## Stated task:
Can you reproduce all of the items below, with every "photographic position" renamed to "camera position" and nothing else altered?

## Dataset rows:
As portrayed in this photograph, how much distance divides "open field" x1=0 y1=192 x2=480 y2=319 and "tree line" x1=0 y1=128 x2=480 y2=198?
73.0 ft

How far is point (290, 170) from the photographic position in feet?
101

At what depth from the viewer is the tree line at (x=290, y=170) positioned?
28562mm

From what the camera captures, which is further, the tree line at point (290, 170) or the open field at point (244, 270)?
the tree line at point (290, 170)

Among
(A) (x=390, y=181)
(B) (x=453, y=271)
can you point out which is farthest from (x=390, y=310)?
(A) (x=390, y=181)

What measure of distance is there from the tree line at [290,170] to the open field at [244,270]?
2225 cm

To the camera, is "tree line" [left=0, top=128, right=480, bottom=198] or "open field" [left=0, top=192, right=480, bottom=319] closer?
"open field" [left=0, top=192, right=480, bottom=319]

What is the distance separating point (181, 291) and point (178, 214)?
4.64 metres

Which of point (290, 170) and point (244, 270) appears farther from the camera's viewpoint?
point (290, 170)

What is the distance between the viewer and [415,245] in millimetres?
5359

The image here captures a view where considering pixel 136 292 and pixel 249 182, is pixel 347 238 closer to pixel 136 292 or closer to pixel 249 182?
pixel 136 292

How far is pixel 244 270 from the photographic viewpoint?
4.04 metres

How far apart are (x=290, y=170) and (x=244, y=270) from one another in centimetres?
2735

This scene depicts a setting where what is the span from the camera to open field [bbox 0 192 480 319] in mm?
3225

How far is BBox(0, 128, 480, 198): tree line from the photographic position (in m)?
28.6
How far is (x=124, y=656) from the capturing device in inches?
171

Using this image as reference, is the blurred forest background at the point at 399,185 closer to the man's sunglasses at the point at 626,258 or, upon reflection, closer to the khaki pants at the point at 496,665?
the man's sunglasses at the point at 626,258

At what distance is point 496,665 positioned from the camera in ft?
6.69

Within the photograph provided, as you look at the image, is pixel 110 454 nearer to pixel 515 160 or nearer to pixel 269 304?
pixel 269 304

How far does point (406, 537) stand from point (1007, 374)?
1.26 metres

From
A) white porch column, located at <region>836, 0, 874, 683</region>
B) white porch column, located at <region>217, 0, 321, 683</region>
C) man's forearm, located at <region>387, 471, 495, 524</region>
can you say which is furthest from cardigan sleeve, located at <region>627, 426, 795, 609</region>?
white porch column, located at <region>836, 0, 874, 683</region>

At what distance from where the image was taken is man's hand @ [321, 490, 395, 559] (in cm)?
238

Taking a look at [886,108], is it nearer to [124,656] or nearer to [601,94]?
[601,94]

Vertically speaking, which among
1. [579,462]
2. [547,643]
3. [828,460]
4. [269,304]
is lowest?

## Task result:
As portrayed in this photograph, how much distance divides "open field" x1=0 y1=192 x2=480 y2=319 and "tree line" x1=0 y1=128 x2=480 y2=198?
73.0 ft

How far is point (290, 170) from the camera position in feet?
101

At what depth from the viewer is the tree line at (x=290, y=170) positioned?
28562mm

From what the camera captures, which is further, the tree line at point (290, 170) or the open field at point (244, 270)?
the tree line at point (290, 170)

Among
(A) (x=390, y=181)
(B) (x=453, y=271)
can you point out which is farthest from (x=390, y=310)?
(A) (x=390, y=181)

What measure of distance is there from the tree line at [290,170] to the open field at [244,270]?
2225 cm

To the camera, is "tree line" [left=0, top=128, right=480, bottom=198] or "open field" [left=0, top=192, right=480, bottom=319] closer?
"open field" [left=0, top=192, right=480, bottom=319]

What is the distance separating point (181, 291) and point (178, 214)?
4.64 metres

Which of point (290, 170) and point (244, 270) appears farther from the camera's viewpoint?
point (290, 170)

What is the distance between the viewer and [415,245] in millimetres?
5359

The image here captures a view where considering pixel 136 292 and pixel 249 182, is pixel 347 238 closer to pixel 136 292 or closer to pixel 249 182?
pixel 136 292

How far is pixel 244 270 from the photographic viewpoint?
4.04 metres

How far apart are (x=290, y=170) and (x=244, y=270) from one another in centimetres?
2735

This scene depicts a setting where what is the span from the camera to open field [bbox 0 192 480 319] in mm?
3225

How far is BBox(0, 128, 480, 198): tree line from the camera position (in m)?
28.6
How far is (x=124, y=656) from the capturing device in inches?
171

Using this image as reference, is the blurred forest background at the point at 399,185 closer to the man's sunglasses at the point at 626,258 or, upon reflection, closer to the khaki pants at the point at 496,665?
the man's sunglasses at the point at 626,258

At what distance is point 496,665 positioned from the camera in ft?
6.69

Within the photograph provided, as you look at the image, is pixel 110 454 nearer to pixel 515 160 or nearer to pixel 269 304?
pixel 269 304

How far does point (406, 537) stand from point (1007, 374)?
1.26 metres

From
A) white porch column, located at <region>836, 0, 874, 683</region>
B) white porch column, located at <region>217, 0, 321, 683</region>
C) man's forearm, located at <region>387, 471, 495, 524</region>
can you say which is furthest from cardigan sleeve, located at <region>627, 426, 795, 609</region>?
white porch column, located at <region>836, 0, 874, 683</region>

At what distance from where the image was taken is man's hand @ [321, 490, 395, 559] (in cm)?
238

Taking a look at [886,108], is it nearer to [124,656] or nearer to [601,94]?
[601,94]

Vertically speaking, which among
1. [579,462]
2. [547,643]
3. [828,460]
4. [269,304]
is lowest?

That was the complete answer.